Четырнадцать этажей кряду думаю я о том, что милейшая старушка Циля имела тайную и, очевидно, греховную связь с испорченным красавцем Ромеро Орландо; что мое появление в их потусторонней жизни перерезало какие-то важные тропы, ходы и лазы; что четвертое измерение беспомощно натыкается на меня как на завалявшийся объект – сношенную тапку, одинокую бусину, средней величины упраздненную банкноту, – будучи не в силах преодолеть моего равномерного присутствия, моего бесстыжего существования; что сконфуженные тени этих мнимых покойников слетаются к моему дуплу в преддверии неведомого мне пиршества, но вкушают лишь чесночный запах китайской закусочной да унылое постукивание по клавишам.
Ем; наевшись, терзаю Брамса. Нет, нет, еще раз нет, – я не верю ни единому его слову!

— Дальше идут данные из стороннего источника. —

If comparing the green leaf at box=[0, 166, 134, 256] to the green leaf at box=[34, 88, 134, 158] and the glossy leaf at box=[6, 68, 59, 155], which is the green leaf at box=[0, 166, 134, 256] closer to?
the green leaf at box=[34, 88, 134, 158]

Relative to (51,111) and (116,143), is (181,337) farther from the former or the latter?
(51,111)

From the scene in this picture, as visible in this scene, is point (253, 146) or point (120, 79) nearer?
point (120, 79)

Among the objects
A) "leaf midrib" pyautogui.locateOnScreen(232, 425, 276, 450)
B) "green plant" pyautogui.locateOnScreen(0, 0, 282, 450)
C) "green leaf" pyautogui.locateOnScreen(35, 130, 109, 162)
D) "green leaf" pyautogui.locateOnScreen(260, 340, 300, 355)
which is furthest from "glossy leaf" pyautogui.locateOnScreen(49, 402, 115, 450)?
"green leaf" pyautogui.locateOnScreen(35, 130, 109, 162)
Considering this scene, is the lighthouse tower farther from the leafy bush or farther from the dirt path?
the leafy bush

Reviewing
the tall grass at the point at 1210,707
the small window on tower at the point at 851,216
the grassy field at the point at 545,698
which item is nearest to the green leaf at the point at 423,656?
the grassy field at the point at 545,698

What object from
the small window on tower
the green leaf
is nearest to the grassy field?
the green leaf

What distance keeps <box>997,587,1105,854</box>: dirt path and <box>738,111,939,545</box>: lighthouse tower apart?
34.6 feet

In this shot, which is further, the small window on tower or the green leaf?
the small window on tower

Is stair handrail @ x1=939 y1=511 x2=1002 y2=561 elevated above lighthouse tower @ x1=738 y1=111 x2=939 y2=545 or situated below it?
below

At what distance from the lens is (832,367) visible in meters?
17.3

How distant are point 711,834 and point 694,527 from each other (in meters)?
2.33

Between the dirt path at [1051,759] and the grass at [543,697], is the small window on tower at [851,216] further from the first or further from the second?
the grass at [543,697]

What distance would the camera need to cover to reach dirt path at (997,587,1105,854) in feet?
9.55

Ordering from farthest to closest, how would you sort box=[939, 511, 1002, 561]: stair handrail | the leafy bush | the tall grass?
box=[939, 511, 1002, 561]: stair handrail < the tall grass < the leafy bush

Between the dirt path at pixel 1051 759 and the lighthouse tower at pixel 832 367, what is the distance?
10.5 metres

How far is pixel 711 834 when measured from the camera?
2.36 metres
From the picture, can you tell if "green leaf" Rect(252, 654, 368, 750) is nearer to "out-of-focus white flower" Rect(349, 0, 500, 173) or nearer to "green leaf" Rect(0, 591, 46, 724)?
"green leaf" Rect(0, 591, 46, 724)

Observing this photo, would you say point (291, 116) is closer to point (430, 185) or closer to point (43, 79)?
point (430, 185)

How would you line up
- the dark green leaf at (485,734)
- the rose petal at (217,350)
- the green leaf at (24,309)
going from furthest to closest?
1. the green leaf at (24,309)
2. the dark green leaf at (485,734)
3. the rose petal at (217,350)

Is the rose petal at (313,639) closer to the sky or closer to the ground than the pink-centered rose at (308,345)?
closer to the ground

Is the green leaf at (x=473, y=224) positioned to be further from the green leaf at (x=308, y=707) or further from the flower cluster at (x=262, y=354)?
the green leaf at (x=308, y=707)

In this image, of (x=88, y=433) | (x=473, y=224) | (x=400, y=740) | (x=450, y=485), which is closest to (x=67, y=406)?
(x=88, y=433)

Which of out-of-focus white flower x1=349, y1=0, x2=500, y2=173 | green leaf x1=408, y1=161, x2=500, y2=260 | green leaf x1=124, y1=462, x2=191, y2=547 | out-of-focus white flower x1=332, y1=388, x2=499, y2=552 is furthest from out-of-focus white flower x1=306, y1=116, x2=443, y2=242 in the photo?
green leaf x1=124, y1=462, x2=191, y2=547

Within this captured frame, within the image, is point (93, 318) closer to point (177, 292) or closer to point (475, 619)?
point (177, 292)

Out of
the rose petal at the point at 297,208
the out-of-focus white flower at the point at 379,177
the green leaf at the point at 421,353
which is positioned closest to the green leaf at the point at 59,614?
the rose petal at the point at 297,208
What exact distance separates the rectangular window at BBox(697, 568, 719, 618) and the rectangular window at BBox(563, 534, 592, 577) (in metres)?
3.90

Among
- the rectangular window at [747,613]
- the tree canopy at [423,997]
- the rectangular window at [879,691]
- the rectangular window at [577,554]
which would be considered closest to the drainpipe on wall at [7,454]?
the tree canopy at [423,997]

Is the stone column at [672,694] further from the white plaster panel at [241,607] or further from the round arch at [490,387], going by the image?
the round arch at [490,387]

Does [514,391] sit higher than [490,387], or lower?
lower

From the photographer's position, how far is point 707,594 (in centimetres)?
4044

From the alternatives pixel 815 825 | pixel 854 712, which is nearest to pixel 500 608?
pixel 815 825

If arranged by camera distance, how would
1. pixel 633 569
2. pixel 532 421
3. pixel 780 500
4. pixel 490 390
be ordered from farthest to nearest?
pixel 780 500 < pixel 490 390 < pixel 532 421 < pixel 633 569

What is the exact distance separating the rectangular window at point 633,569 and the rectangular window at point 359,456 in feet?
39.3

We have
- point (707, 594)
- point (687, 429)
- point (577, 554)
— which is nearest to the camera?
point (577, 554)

Я вколачиваю в пальцы его вымученные, преувеличенно романтические пассажи, его непроходящую немецкую меланхолию, аккуратно упрятанную в коробочки гремучих аккордов, его многоэтажную сложность, прикрытую фиговым листком, – и не верю ему. Уже к репризе Брамсу не о чем со мной говорить. Полный, потный, седобородый немец лукаво раскрашивает истрепанную песню новым мажором, однако хитрость не сходит ему с рук. От этого неистового мажора несет суконным, давно не стиранным одиночеством, лохматой пылью из-под холостяцкой венской койки, аптечными склянками с соседней штрассе и трусливо непрожитыми страстями.
– К черту, к черту! – говорю я, хлопая Брамса по картонной зеленой заднице. – Что ты, в самом деле, лопочешь тут про любовь? Мог сто раз жениться на Кларе, мог наплевать на вдовьи ее страхи, на свой юный возраст, на все эти красивости, на самого себя, пылающего письменно, письменно! – и ни разу устно! – мог, но испугался. Сбежал. Мог навалять оперетту, взять на содержание актриску, мог зачать побочную ветвь с кухаркой, приютить кота, наконец, – не успел. Не захотел. Не подумал. Состорожничал. Поленился. Побрезговал. К черту!